Com vinte e quatro anos meu primo começou sua vida de professor universtitário. Teve até que deixar a barba crescer para parecer um pouco mais velho e respeitável. Ele ensinava História Antiga, seus alunos eram sempre do primeiro período. Sendo assim, não foram poucas as vezes que os alunos entravam em sala, olhavam pra ele e pensavam: "esse sujeito tem cara de aluno, deve ser aula trote". Quando eles viam a quantidade de trabalhos e leituras também deviam achar que era uma brincadeira de mau gosto, mas não era. Meu primo era extremamente exigente. Em quase toda aula havia um trabalho a apresentar: fichas, resumos, cronologias e até mapas. As turmas enlouqueciam. Uma delas até foi reclamar à Coordenação por ser obrigada a estudar demais. Não adiantou. E dá-lhe fichamento...

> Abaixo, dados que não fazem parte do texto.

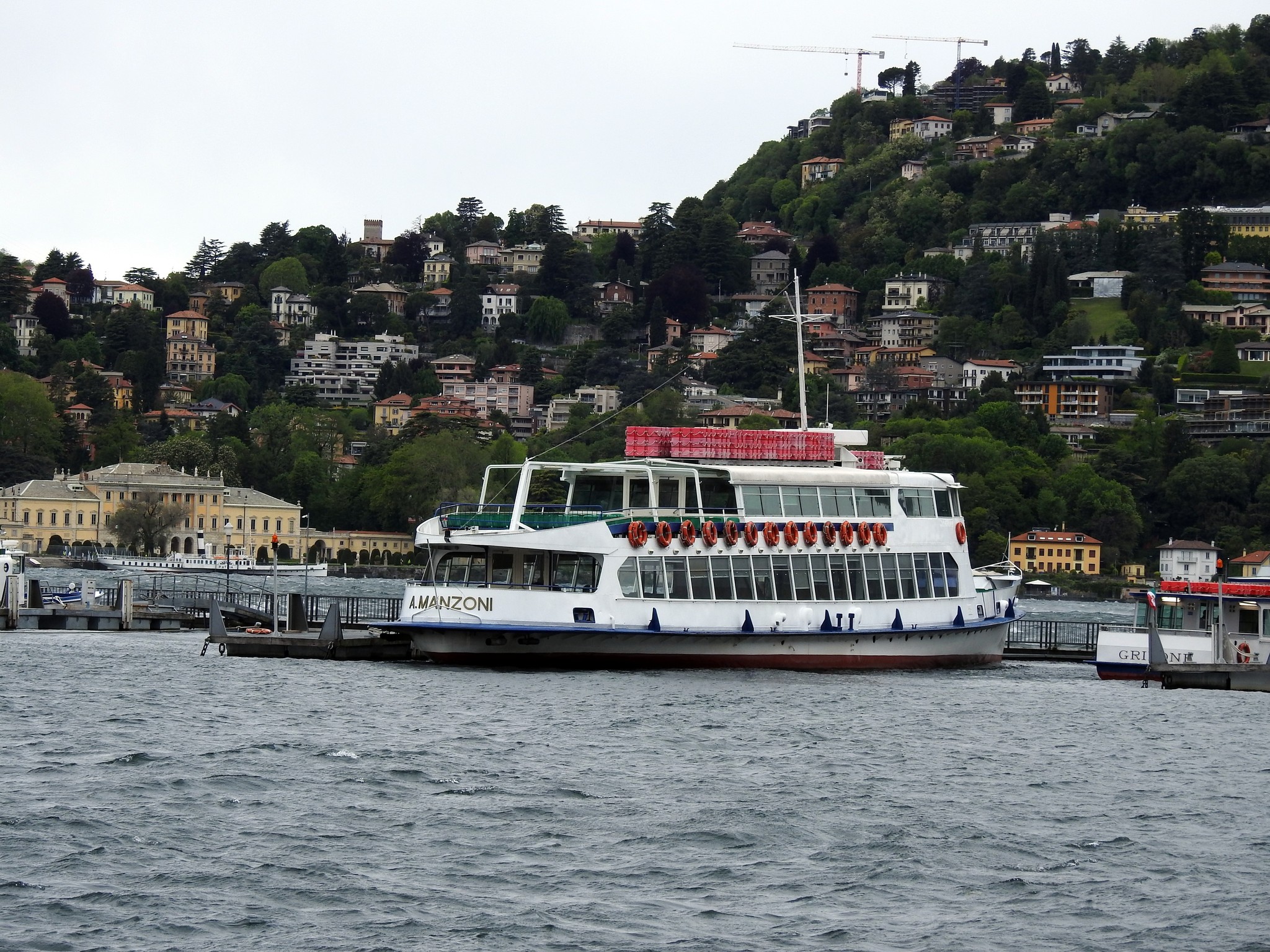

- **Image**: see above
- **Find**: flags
[1147,588,1157,610]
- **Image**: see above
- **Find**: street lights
[223,523,234,603]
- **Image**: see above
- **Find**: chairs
[447,512,740,538]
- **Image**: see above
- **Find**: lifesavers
[702,520,717,547]
[956,522,966,544]
[872,523,887,546]
[822,521,836,547]
[839,521,853,547]
[744,521,758,547]
[1237,643,1250,663]
[656,521,672,548]
[724,520,738,547]
[764,522,780,546]
[803,521,818,547]
[680,520,696,547]
[784,521,798,546]
[857,522,871,546]
[246,628,272,635]
[628,521,647,548]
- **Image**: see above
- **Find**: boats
[1083,557,1270,693]
[0,529,105,610]
[386,267,1024,669]
[93,522,329,578]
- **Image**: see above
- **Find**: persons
[400,559,410,567]
[316,551,319,560]
[169,550,171,555]
[112,553,116,560]
[1199,610,1206,629]
[260,558,266,564]
[104,553,107,559]
[145,553,148,560]
[356,552,359,561]
[63,548,97,560]
[384,552,387,560]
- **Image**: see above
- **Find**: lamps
[1161,597,1182,602]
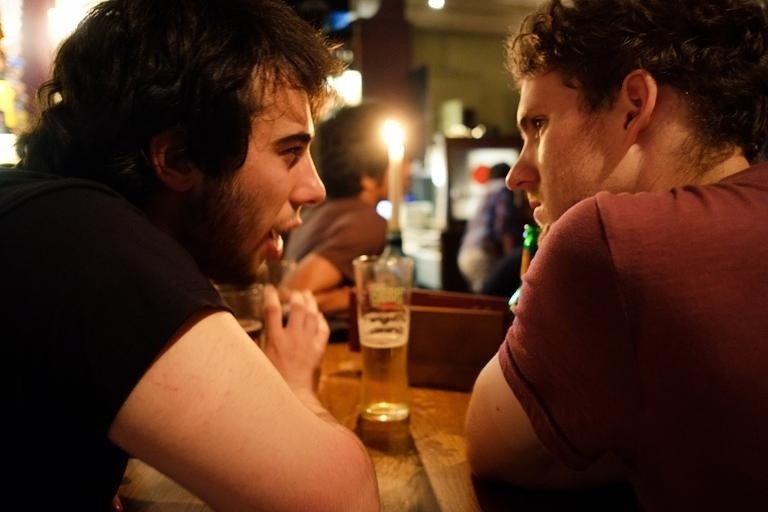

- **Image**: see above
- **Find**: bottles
[509,224,540,340]
[374,228,416,282]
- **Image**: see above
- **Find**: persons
[1,0,383,512]
[457,164,528,294]
[278,131,393,313]
[464,0,768,510]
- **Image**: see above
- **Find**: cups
[354,255,414,425]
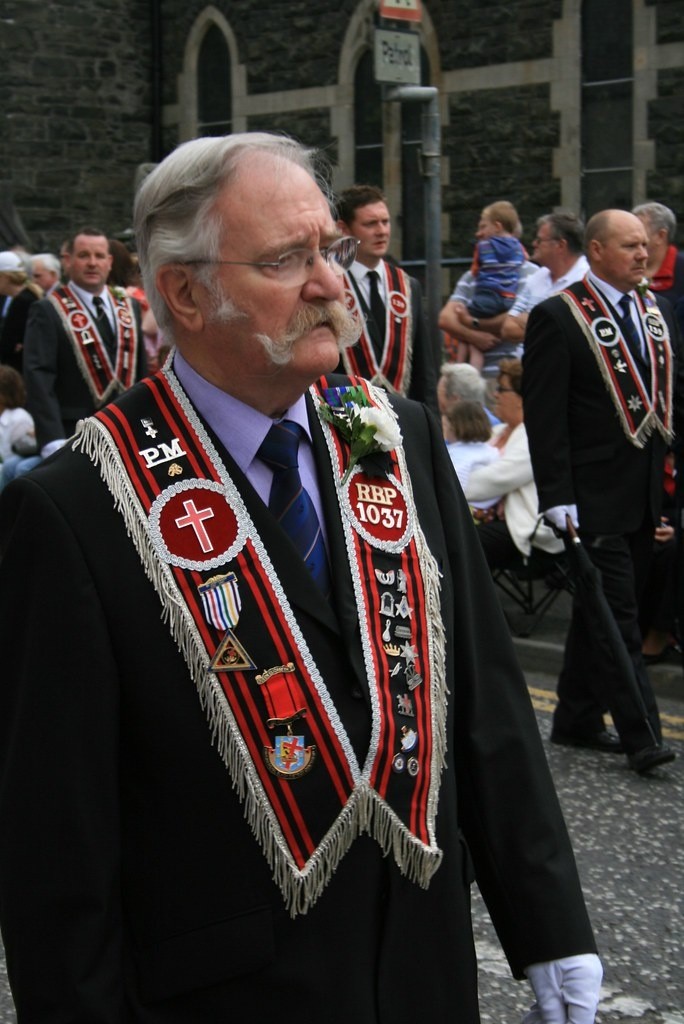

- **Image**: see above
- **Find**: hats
[1,250,28,274]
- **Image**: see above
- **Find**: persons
[0,184,684,774]
[0,133,604,1024]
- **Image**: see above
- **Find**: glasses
[535,235,551,246]
[174,236,361,278]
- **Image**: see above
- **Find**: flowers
[316,387,403,486]
[110,286,128,301]
[636,277,651,313]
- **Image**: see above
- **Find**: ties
[619,295,642,358]
[92,298,118,370]
[255,420,333,600]
[367,272,386,350]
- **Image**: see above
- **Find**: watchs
[473,317,480,329]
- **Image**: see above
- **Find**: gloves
[525,954,604,1024]
[544,505,579,530]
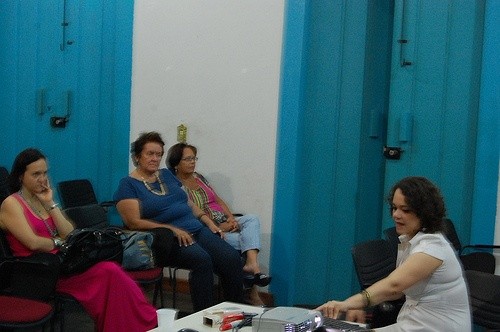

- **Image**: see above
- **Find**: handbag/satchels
[119,231,155,271]
[56,226,126,276]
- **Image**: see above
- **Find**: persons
[311,178,472,332]
[0,148,159,332]
[113,132,247,313]
[165,143,272,308]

Fora este pequeno "detalhe", a relação com as turmas era muito boa. O professor era esforçado, nunca chegava atrasado, parecia estar dando o máximo, mesmo que isso ainda fosse muito pouco. De qualquer maneira, a convivência era agradável. Aquela turma em particular parecia gostar muito das aulas do meu primo. E ele se sentiu muito feliz quando foi convidado de honra da turma para assistir a uma peça que eles haviam montado. E praticamente no Céu quando soube que era uma montagem da Odisséia de Homero. Se era ou não de Homero, aliás, era uma das questões do curso.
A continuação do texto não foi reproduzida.